Text section

────────────────

Capitol Broadcasting Center
- Type: Private
- Industry: Broadcast
- Founded: June 15, 1968
- Headquarters: Pasig, Philippines
- Key people: Prospero Pichay (Chairman Emeritus) Luchie Cortez Pangilinan (President and CEO) Ed Sarto (Station Manager, ME RadioTV)
- Owner: Jose M. Luison and Sons, Inc.

= Capitol Broadcasting Center =

Philippine media company

Capitol Broadcasting Center is a Philippine radio network. Its corporate office is located at Unit 1802, 18/F, OMM-Citra Building, San Miguel Avenue, Ortigas Center, Pasig. CBC operates a number of stations across the country, mostly under the Radyo Uno and Like Radio brandings.

────────────────

Provided material
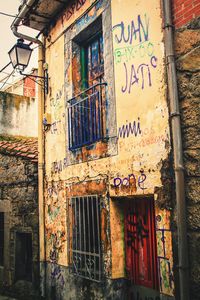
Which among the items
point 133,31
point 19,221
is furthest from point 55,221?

────────────────

Written task
Reproduce the Capitol Broadcasting Center passage above verbatim, from "Capitol Broadcasting Center is" up to and including "Like Radio brandings.".

Complete response
Capitol Broadcasting Center is a Philippine radio network. Its corporate office is located at Unit 1802, 18/F, OMM-Citra Building, San Miguel Avenue, Ortigas Center, Pasig. CBC operates a number of stations across the country, mostly under the Radyo Uno and Like Radio brandings.